Strength through vulnerability is at the heart of Melanie Willard’s new book Dare to be Raw. This will also be the theme of her talk at The Review’s upcoming Yes, Women Can! event in April.

“I think so many women struggle with self-esteem and many of us struggle with just being vulnerable and open,” says Willard.

In her book, Willard exposes to the reader a life where she struggled with both physical and mental illnesses ranging from eating disorders and addiction to domestic violence and cancer.

Melanie Willard’s autobiography Dare to be Raw.

“I know it sounds like a big downer,” says Willard. But she adds her book is “the farthest thing from it.”

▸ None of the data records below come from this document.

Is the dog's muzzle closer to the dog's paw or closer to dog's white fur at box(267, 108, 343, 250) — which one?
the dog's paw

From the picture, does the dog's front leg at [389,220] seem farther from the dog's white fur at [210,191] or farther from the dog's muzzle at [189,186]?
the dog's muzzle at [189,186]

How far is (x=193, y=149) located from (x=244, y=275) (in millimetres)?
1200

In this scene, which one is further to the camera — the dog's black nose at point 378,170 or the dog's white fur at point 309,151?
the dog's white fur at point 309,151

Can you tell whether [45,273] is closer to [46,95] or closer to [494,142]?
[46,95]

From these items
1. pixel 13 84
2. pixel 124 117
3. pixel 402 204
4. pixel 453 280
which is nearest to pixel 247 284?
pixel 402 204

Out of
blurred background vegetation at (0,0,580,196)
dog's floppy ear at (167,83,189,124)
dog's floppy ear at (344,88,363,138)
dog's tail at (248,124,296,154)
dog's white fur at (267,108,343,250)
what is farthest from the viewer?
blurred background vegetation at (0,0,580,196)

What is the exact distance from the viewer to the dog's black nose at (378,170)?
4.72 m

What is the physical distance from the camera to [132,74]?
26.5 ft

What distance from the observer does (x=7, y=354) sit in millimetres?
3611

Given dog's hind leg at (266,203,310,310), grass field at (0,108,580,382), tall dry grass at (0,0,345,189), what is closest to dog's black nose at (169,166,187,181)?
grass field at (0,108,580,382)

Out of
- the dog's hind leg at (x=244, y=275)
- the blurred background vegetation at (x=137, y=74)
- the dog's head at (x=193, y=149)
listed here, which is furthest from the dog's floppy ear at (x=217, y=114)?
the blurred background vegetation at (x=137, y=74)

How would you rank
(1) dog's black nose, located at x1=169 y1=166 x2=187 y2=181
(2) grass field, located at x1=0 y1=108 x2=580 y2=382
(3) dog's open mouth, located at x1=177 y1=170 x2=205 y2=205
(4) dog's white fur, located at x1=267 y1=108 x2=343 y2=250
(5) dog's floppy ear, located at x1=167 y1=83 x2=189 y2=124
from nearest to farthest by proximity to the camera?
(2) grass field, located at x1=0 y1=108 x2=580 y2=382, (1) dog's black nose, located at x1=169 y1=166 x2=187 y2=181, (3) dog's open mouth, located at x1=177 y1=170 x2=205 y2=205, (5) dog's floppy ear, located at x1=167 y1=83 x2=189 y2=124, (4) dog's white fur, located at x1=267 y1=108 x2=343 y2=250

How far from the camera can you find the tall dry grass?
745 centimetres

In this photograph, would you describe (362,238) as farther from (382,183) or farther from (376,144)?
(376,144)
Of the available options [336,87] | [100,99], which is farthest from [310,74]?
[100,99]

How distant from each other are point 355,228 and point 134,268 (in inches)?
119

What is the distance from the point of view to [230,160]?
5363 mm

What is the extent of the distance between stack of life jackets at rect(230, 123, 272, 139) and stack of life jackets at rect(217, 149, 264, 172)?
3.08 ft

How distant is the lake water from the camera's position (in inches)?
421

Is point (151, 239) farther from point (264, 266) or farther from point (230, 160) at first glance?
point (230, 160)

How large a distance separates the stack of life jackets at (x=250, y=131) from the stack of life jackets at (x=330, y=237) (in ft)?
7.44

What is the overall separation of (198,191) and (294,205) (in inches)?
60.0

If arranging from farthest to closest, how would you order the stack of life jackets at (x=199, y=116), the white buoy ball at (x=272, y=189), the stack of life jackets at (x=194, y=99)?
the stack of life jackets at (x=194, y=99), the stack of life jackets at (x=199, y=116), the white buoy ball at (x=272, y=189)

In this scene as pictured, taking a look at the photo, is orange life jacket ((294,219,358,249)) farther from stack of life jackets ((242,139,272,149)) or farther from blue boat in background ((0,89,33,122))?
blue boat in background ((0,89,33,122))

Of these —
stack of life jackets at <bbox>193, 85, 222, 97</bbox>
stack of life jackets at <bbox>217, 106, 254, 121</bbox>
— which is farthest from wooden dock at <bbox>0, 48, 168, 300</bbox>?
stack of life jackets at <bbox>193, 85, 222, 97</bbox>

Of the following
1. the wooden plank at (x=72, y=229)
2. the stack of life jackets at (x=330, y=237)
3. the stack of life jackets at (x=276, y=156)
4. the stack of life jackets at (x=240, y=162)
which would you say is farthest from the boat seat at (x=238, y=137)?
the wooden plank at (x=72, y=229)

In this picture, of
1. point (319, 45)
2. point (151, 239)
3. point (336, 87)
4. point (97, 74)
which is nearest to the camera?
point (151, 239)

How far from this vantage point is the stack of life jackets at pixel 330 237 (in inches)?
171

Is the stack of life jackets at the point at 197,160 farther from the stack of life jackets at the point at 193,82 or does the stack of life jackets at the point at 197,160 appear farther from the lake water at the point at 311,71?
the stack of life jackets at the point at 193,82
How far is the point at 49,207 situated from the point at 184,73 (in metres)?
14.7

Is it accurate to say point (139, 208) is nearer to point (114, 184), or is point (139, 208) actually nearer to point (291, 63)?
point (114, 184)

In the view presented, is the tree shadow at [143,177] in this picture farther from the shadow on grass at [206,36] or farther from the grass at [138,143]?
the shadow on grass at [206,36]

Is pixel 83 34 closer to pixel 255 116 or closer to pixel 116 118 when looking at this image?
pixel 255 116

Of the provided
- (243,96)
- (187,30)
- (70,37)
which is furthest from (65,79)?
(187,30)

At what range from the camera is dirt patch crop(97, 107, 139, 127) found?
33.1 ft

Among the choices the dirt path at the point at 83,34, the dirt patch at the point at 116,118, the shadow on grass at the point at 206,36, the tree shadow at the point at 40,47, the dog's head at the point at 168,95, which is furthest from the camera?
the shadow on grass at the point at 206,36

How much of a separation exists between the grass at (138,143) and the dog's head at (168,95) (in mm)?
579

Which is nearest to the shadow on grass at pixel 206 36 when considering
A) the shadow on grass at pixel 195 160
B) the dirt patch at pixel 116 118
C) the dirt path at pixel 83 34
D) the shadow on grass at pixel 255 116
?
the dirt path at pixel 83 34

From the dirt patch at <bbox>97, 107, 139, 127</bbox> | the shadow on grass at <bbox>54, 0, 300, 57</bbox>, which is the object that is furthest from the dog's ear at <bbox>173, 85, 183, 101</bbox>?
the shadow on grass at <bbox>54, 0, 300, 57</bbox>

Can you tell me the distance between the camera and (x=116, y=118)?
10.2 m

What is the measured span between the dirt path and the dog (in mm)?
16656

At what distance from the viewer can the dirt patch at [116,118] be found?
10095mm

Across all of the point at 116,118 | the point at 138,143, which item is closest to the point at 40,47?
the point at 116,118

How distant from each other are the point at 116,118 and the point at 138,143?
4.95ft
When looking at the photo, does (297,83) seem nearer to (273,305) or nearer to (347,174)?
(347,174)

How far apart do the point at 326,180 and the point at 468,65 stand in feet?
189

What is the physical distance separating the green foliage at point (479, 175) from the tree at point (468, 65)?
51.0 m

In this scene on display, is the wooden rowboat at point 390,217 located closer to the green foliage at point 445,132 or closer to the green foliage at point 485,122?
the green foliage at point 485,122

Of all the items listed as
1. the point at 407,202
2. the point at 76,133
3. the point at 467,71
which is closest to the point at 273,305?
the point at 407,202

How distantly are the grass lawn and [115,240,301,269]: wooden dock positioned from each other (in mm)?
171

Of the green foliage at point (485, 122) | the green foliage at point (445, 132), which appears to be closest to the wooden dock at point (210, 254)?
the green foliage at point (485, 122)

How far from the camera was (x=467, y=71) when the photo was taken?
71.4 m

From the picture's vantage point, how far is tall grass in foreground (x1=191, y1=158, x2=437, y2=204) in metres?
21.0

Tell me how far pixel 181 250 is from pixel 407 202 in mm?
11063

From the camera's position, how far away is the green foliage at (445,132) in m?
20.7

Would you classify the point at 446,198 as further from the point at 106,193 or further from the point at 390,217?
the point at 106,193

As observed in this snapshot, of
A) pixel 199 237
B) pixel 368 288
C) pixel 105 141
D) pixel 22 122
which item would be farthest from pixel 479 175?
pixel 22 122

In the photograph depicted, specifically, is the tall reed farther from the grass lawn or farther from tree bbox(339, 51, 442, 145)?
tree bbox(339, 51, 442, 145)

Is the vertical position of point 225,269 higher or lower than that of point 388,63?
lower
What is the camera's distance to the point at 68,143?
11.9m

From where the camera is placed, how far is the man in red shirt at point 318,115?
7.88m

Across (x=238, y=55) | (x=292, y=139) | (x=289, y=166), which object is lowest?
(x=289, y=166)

Born in Hawkesbury, her family moved to Alexandria when she was one year old. In high school, she says she struggled with both anorexia, bulimia and severe depression, but would never let it show.

“I was wearing masks all the time pretending everything was great,” she says.

These masks stayed with her, she says, throughout her life, and opening up about her struggle is what allowed her to take them off. Today she says she’s “free.”

Willard says there’s something beautiful in facing your own vulnerability. She says it’s the first step to seeking help and getting better.

“No matter what people are struggling with today, no matter they face, they can make it through,” she says. “No storm lasts forever.”

Willard will be speaking on April 9, at 1 p.m. on Stage 1 at Yes, Women Can!